Quand mes enfants font des jeux de rôle, ils passent des heures à décider de leur personnage. «On dit que je suis une dame très riche et toi mon enfant orphelin?», «on dit qu’on est frère et soeur et qu’on habite seuls sur une île?». Jouer importe peu, tout est dans la construction des protagonistes et de leurs habitations: les fauteuils sont retournés, les couvertures deviennent des toits tenus par des livres. Et puis il y a l’été, moment d’éphémère éternité: l’instant où les héros deviennent réalité et les habitations des cabanes dans les arbres.
Les cabanes nous ramènent à l’âge de la guerre des boutons. Une période de notre passé collectif durant laquelle les enfants vivaient en culotte courte été comme hiver. Mélange de scoutisme et de Charlie Chaplin. Les cabanes dans les arbres appartiennent à ce monde-là. Les enfants sauraient probablement construire des fortins tout seuls à base de branches, de mousses et de cordes. Cependant les parents, voulant sans doute participer aux jeux de leurs enfants, entreprennent de leur faire des cabanes haut perchées «plus vraies que nature». C’est ainsi qu’après de nombreuses tentatives infructueuses, notre fils de 24 ans s’est mis à construire une cabane dans le noyer pour ses petits frères. Il faut en effet un arbre solide et bien intentionné (le cerisier, par exemple, est connu pour être traître, ses branches étant faussement solides).
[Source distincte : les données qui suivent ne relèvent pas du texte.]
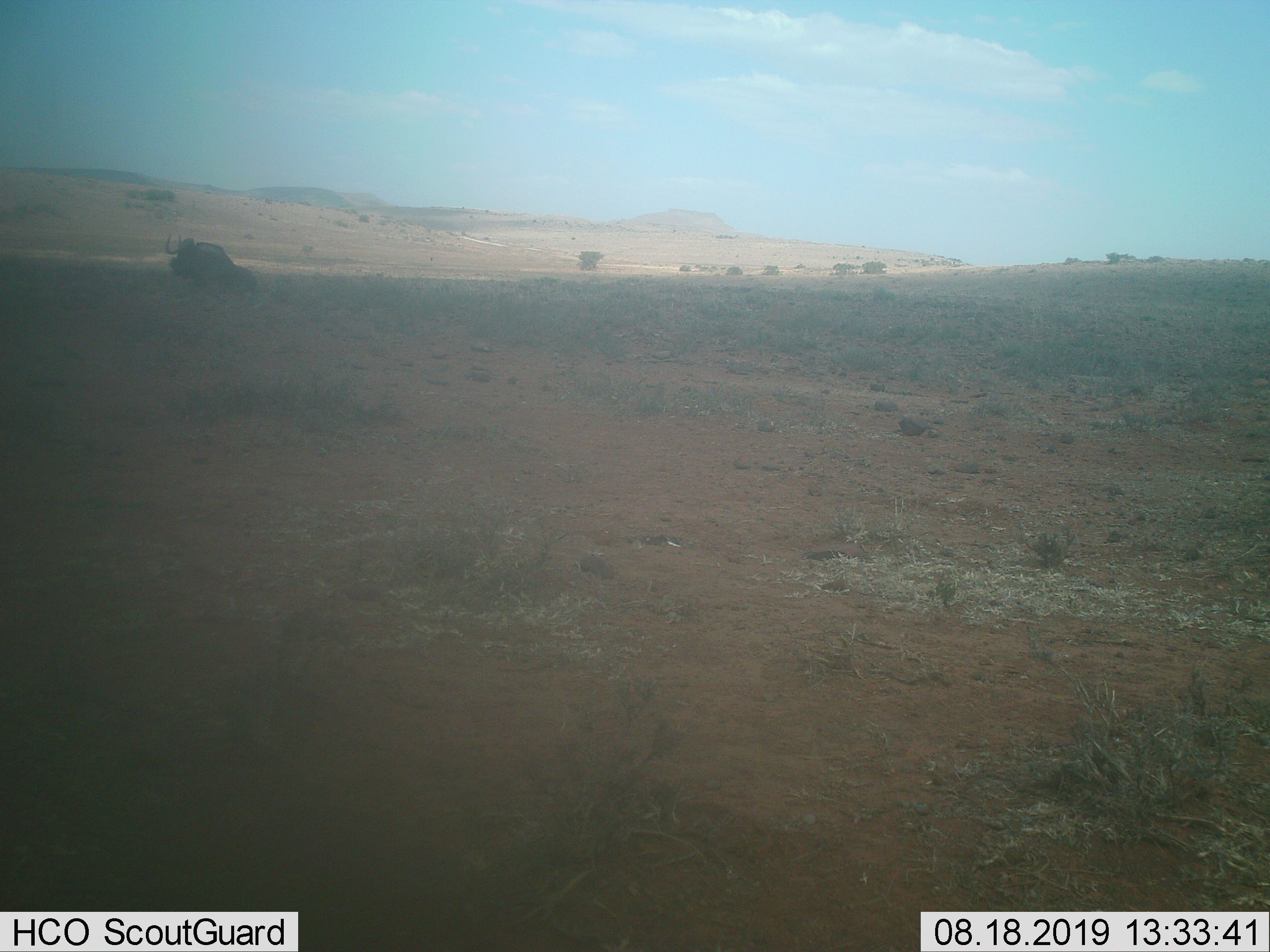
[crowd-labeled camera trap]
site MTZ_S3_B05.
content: unidentified animal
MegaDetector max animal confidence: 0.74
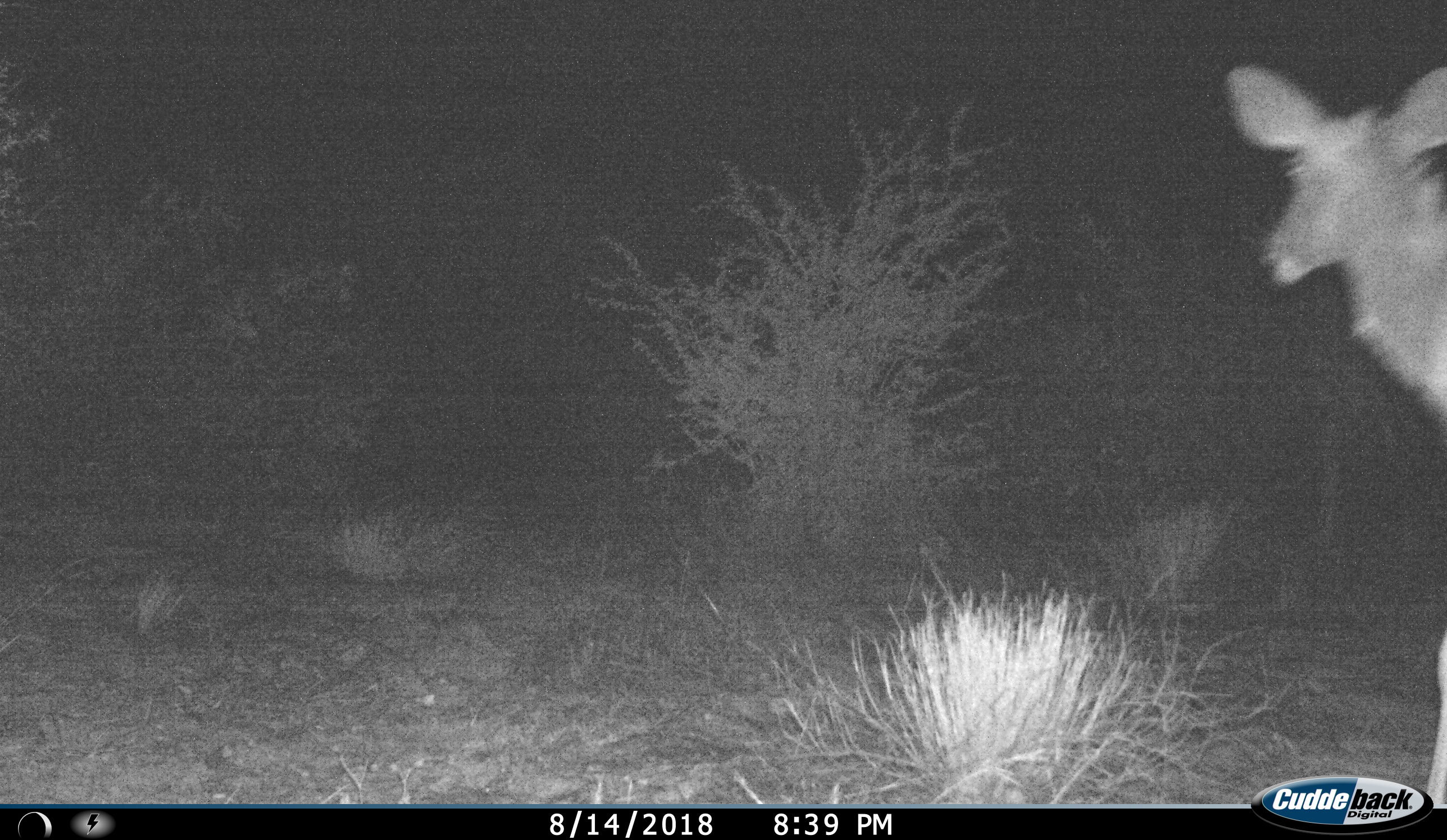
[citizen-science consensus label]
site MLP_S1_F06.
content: unidentified animal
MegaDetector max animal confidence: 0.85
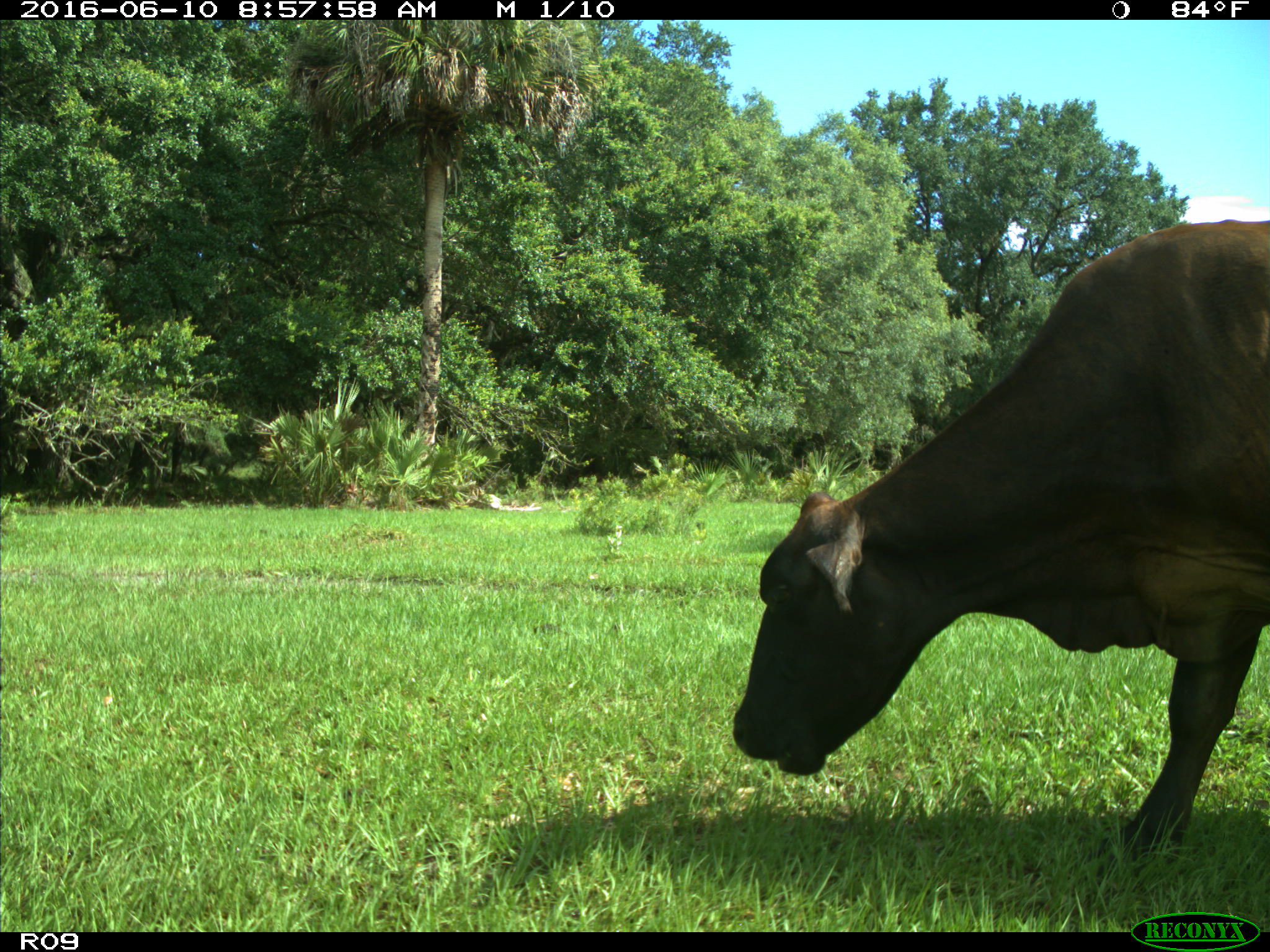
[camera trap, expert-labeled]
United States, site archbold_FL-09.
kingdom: Animalia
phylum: Chordata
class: Mammalia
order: Artiodactyla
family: Bovidae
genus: Bos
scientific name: Bos taurus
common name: domestic cow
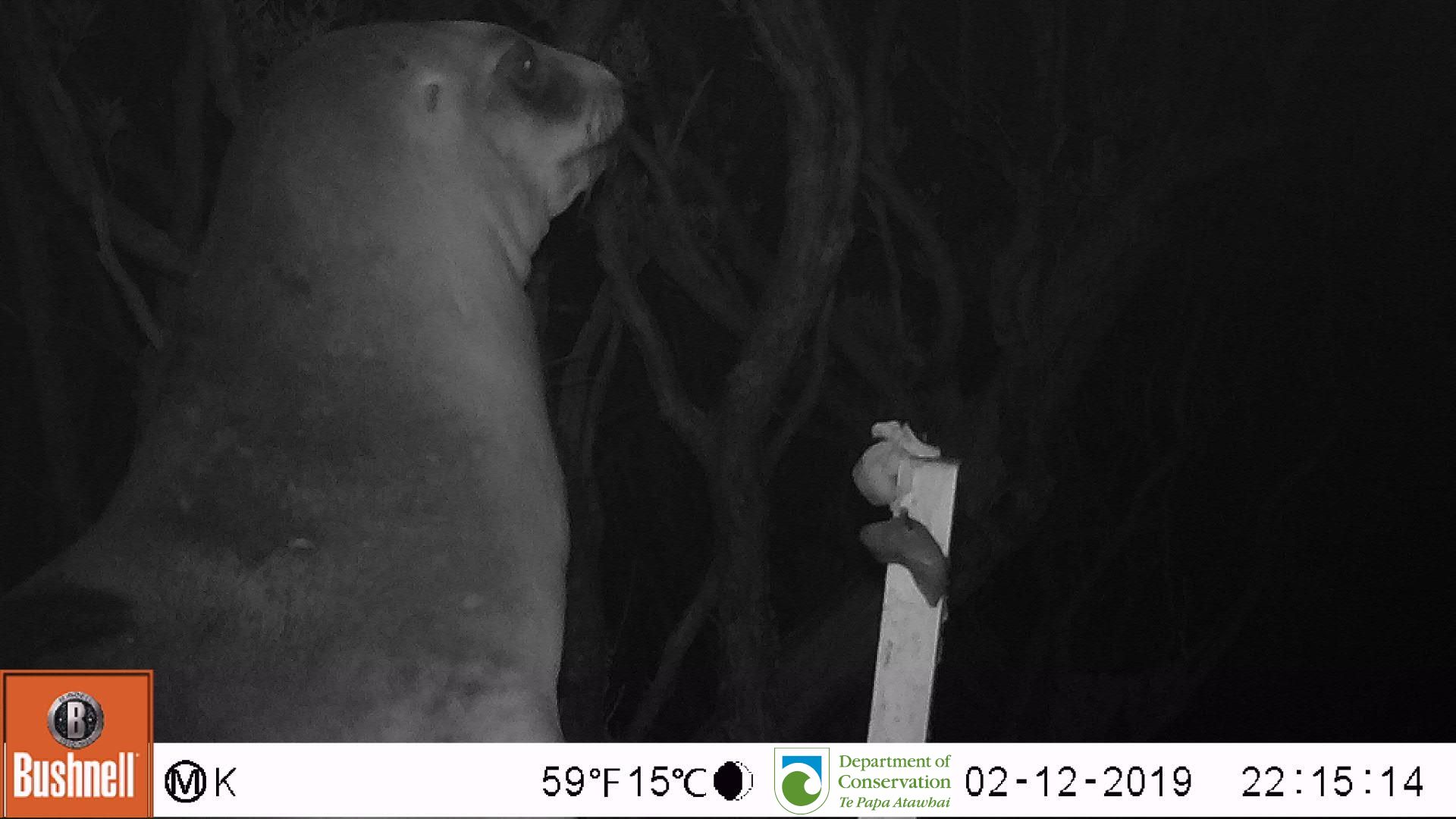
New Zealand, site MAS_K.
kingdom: Animalia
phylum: Chordata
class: Mammalia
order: Carnivora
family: Otariidae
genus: Phocarctos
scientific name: Phocarctos hookeri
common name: new zealand sea lion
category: sealion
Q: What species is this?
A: Sealion (new zealand sea lion) (Phocarctos hookeri).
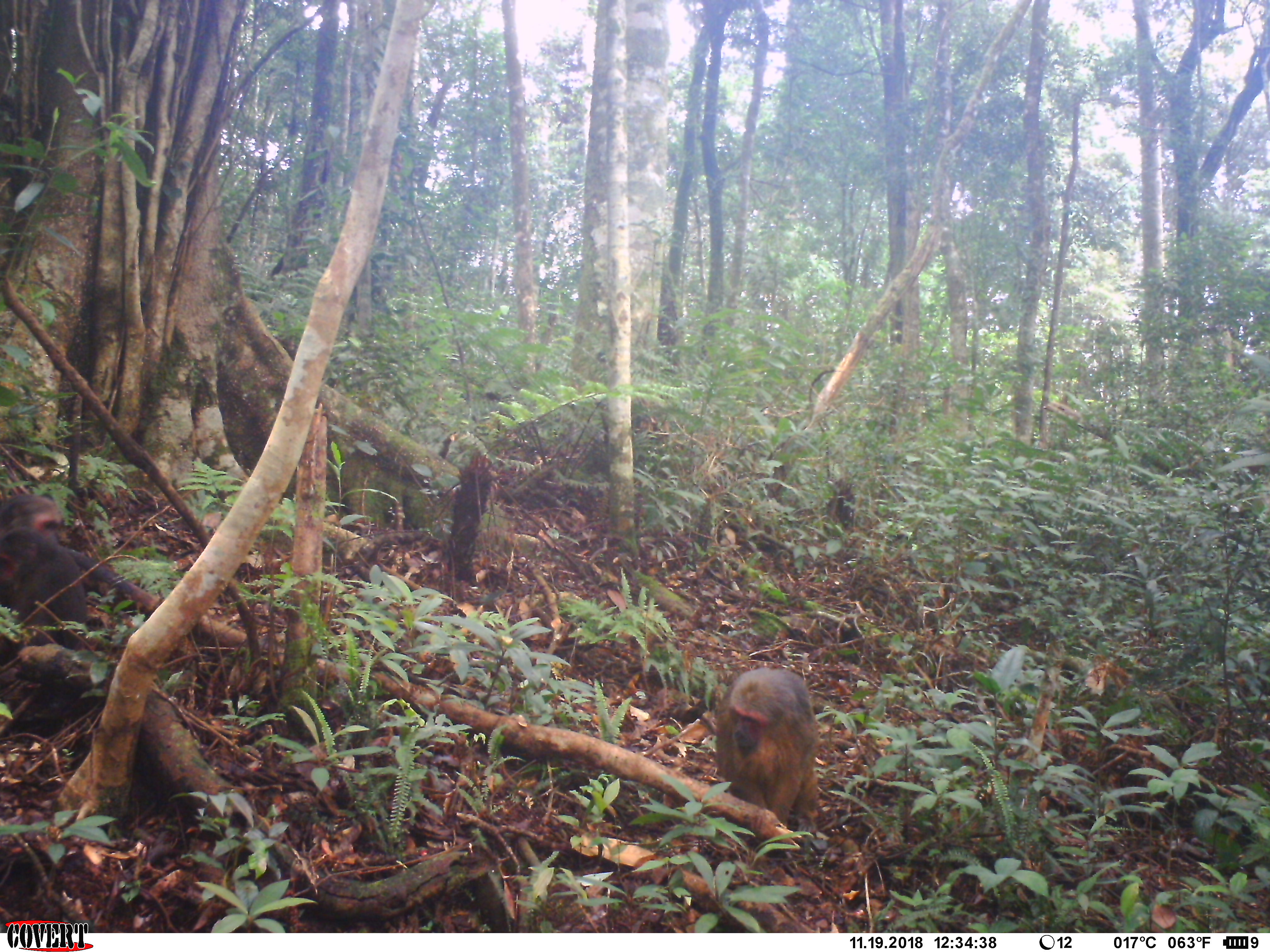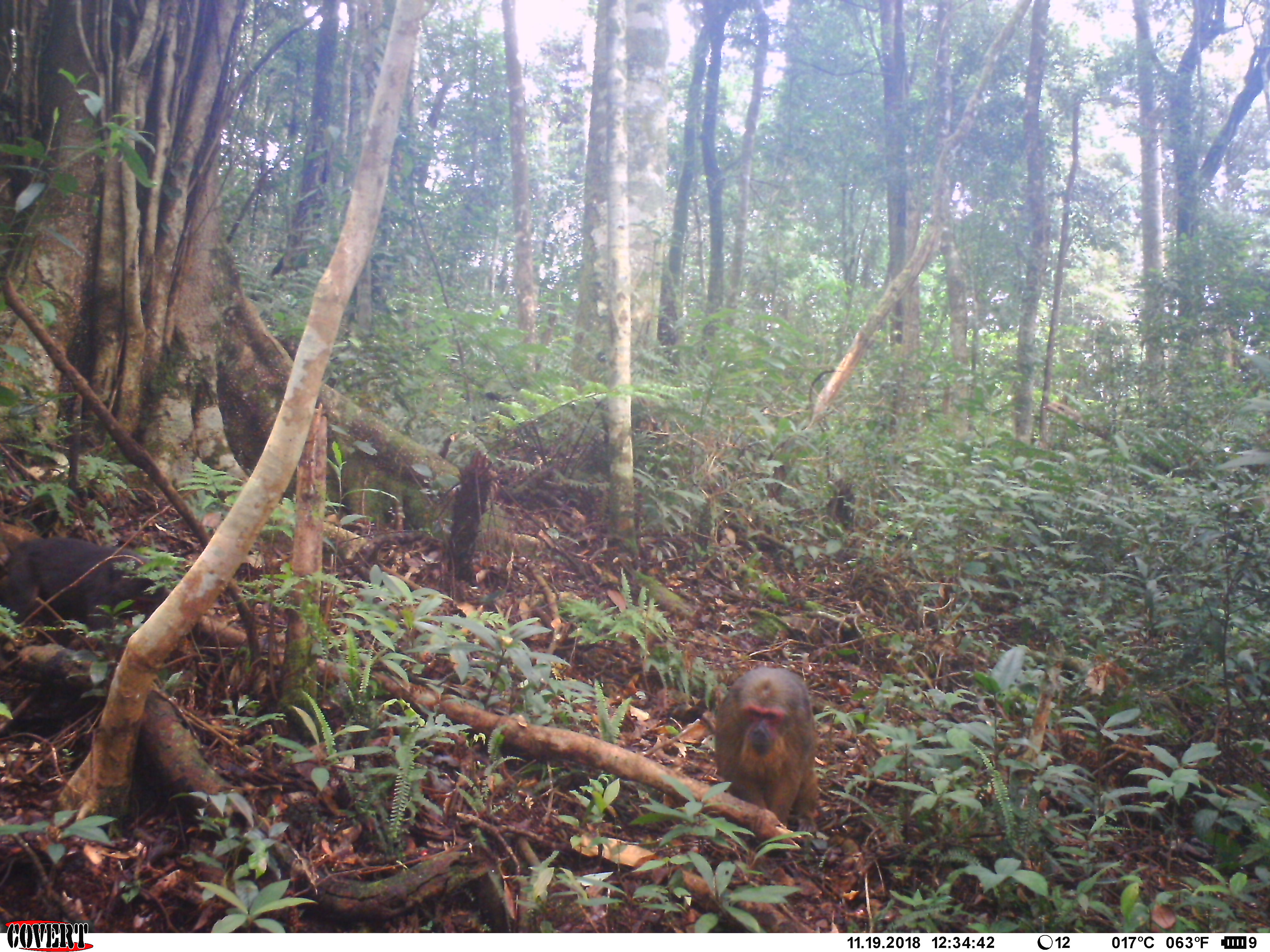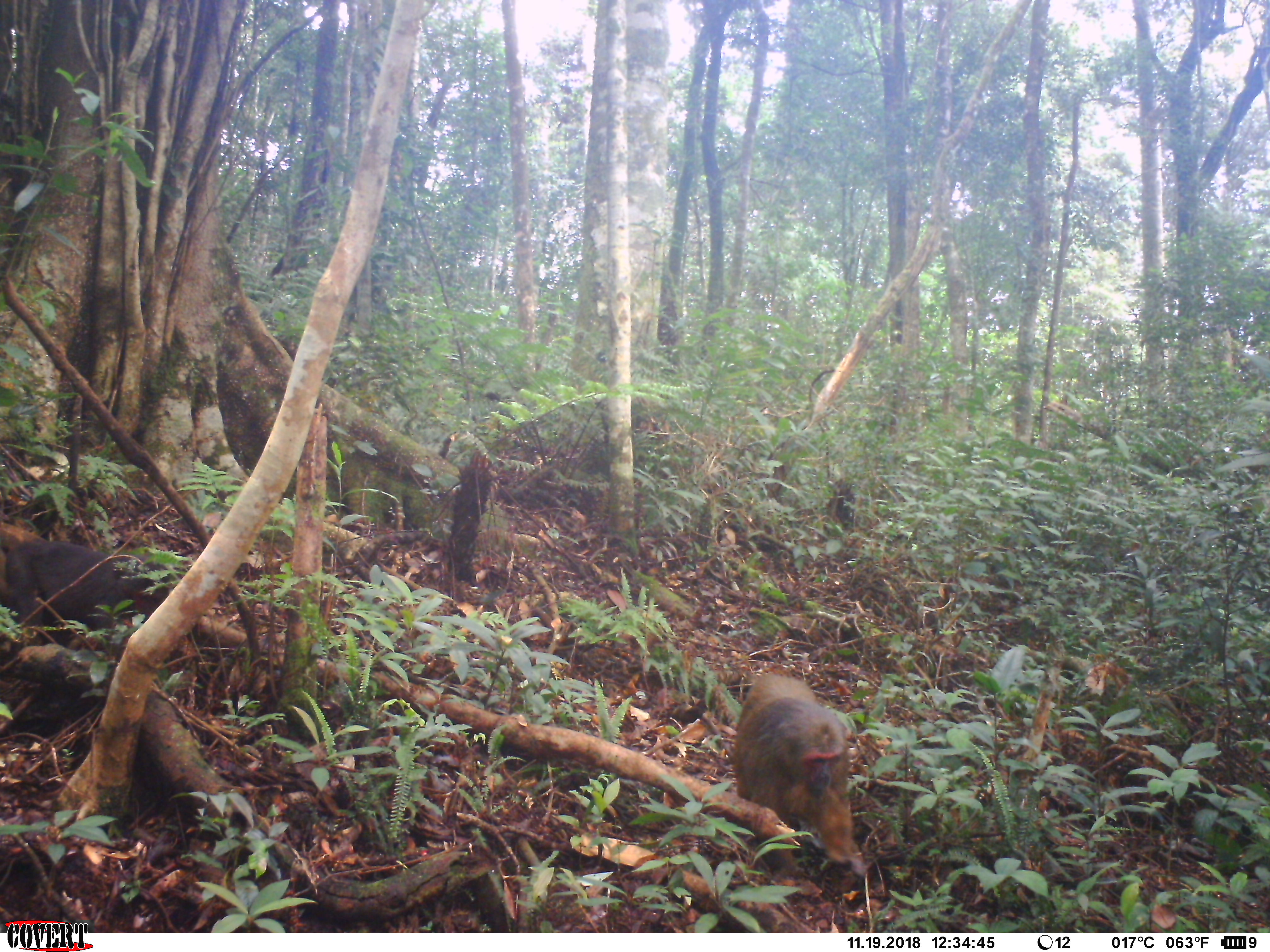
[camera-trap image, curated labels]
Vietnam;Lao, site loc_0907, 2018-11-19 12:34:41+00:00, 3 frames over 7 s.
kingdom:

Il faut ensuite l’observer pour comprendre comment utiliser ses branches comme appui. Enfin, il faut se hasarder à construire une charpente sans aide et en l’air, ce qu’aucun entrepreneur sain d’esprit ne ferait. Ici de grandes traditions se dessinent, certains préférant planter des pilotis dans la terre, d’autres osant percer le tronc. Il faudra de toute façon placer des poutres horizontales qui permettront d’installer un plancher. Pour s’assurer de la solidité de ce sol, mon fils d’1,90 mètre s’est suspendu à chacune des extrémités. J’ai imaginé, amusée, les ingénieurs faisant de même. Sur une charpente bien faite, tous les rêves sont possibles au point d’en être écrasants. Des murs? Des fenêtres? Un toit? Une avancée pour pouvoir profiter de la vue? Enfin, cette pensée fulgurante: est-il trop tard pour traiter contre l’eau et les moisissures la charpente que, pleins d’enthousiasme, nous avons déjà fixée?
Le jeu de rôle est éternellement en nous; c’est la cabane de notre enfance que nous construisons pour nos enfants. Celle que nous avions rêvé de construire mais que nos petits bras, et notre temps limité par les nombreux «à table!», nous ont empêchés de réaliser. Mémoire, rêves et idéaux se mélangent.